McDermott: How about the drones that you’re using in this research, talk a little bit about that as well as some of the goals of the study.

Houston: For this particular project the type of unmanned aircraft they were using as a fixed-wing aircraft, in contrast to what most people are probably familiar with which is the multi-rotor — it has three, four, five or six rotors on it – it goes up and down and may be able to move laterally. The aircraft they were using are more like a regular aircraft, of course much smaller and without a person on board.

The reason we do that is because you can get much longer flight times with a fixed-wing aircraft than with a rotary-wing aircraft. It’s a challenge to get anything more than about 30 or 40 minutes of flight time with a rotary-wing aircraft. With a fixed-wing aircraft that we use we can get upwards of three, four, five or six hours. So, that gives us a lot of flexibility and in the kind of work that we do it’s almost a prerequisite.

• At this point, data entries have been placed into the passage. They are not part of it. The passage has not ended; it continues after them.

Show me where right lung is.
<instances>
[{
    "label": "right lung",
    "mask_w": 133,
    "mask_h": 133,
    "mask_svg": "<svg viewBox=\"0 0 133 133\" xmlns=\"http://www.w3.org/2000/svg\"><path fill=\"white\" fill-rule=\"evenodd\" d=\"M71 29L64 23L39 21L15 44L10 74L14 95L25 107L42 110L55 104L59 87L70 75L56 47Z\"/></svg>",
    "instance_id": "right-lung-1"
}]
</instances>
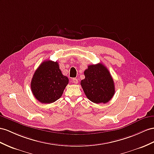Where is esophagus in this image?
<instances>
[{
  "label": "esophagus",
  "mask_w": 154,
  "mask_h": 154,
  "mask_svg": "<svg viewBox=\"0 0 154 154\" xmlns=\"http://www.w3.org/2000/svg\"><path fill=\"white\" fill-rule=\"evenodd\" d=\"M72 82H73L74 84H77V82H78V79H77V78H73L72 79Z\"/></svg>",
  "instance_id": "34e87169"
}]
</instances>
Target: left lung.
<instances>
[{
  "label": "left lung",
  "instance_id": "obj_1",
  "mask_svg": "<svg viewBox=\"0 0 154 154\" xmlns=\"http://www.w3.org/2000/svg\"><path fill=\"white\" fill-rule=\"evenodd\" d=\"M85 78L81 85L89 100L95 103H106L115 92L111 73L103 64L90 65L85 70Z\"/></svg>",
  "mask_w": 154,
  "mask_h": 154
}]
</instances>
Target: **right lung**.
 <instances>
[{
    "mask_svg": "<svg viewBox=\"0 0 154 154\" xmlns=\"http://www.w3.org/2000/svg\"><path fill=\"white\" fill-rule=\"evenodd\" d=\"M69 79L62 73L57 62L46 60L39 65L31 81V90L42 103H52L60 98Z\"/></svg>",
    "mask_w": 154,
    "mask_h": 154,
    "instance_id": "1",
    "label": "right lung"
}]
</instances>
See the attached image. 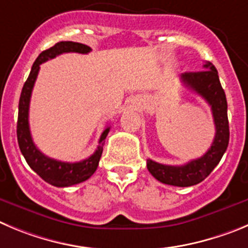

With the fixed-wing aircraft we can fly across features in the atmosphere that we’re trying to sample, we can fly into areas that are not accessible, because we have this long flight time we can launch in a safe location and move towards hazardous locations.

So in terms of the goals for this particular study, the aim is to move the bar forward or up towards a point where we’re using fixed-wing unmanned aircraft for targeted surveillance of severe storms – to go towards storms not just to understand them, but actually to improve predictability.